**TASK STATEMENT:** Count the lines in the data below that contain the string "from", with case mattering. Reply with the number alone.

**EXTRACTED RECORDS:**

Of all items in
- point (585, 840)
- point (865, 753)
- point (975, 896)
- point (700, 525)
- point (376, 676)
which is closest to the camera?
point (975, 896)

--

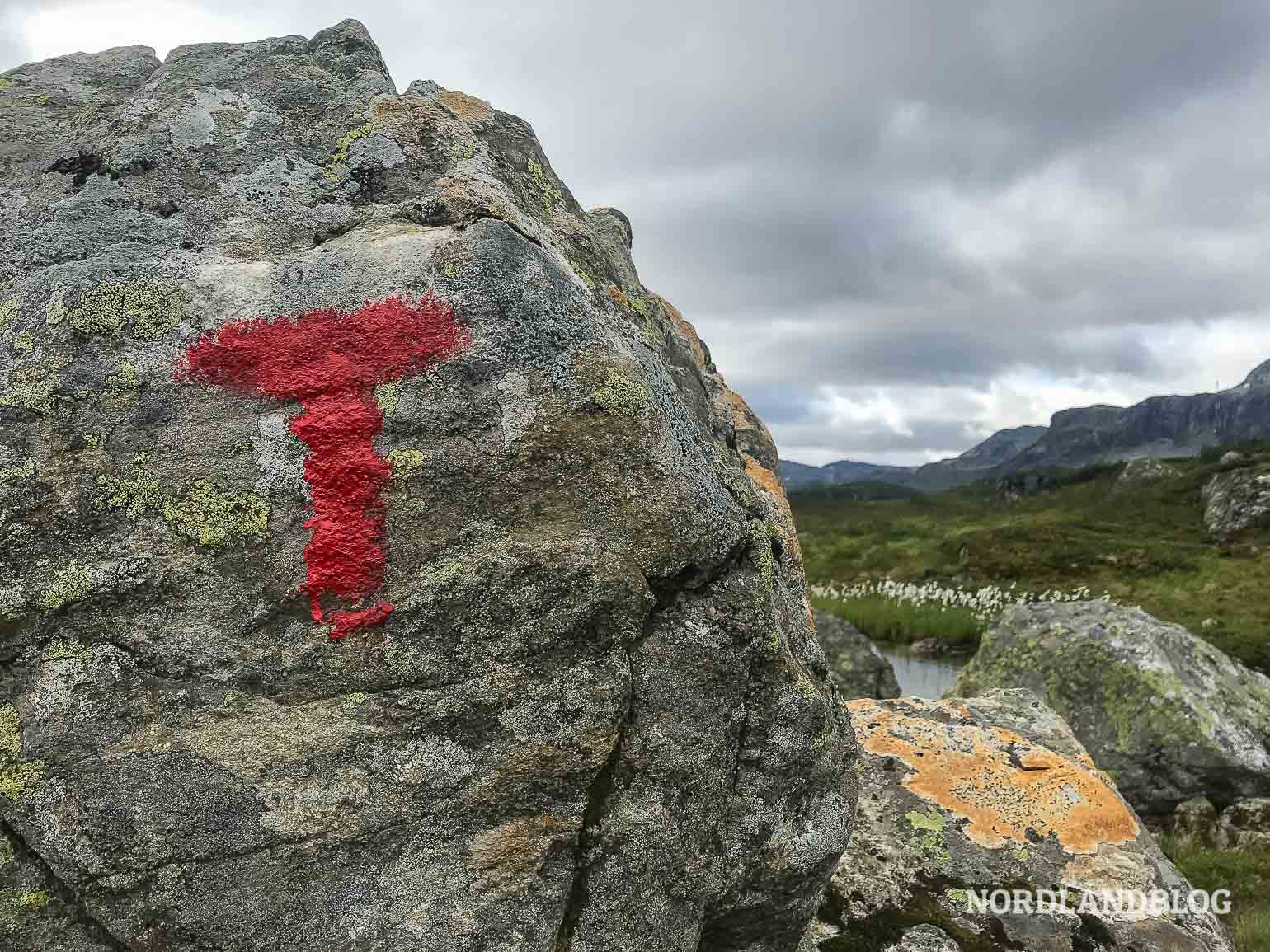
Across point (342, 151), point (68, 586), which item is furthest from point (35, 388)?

...

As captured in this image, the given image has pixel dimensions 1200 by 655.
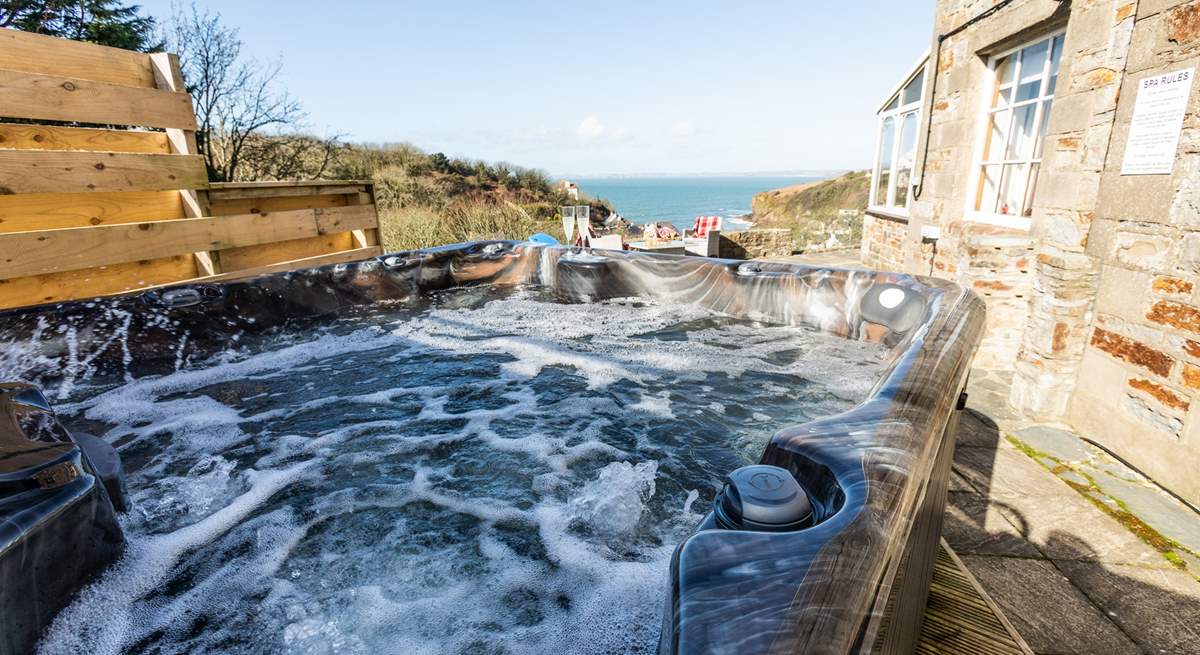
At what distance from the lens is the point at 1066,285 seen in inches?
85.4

**ANSWER TO THIS TASK:** 2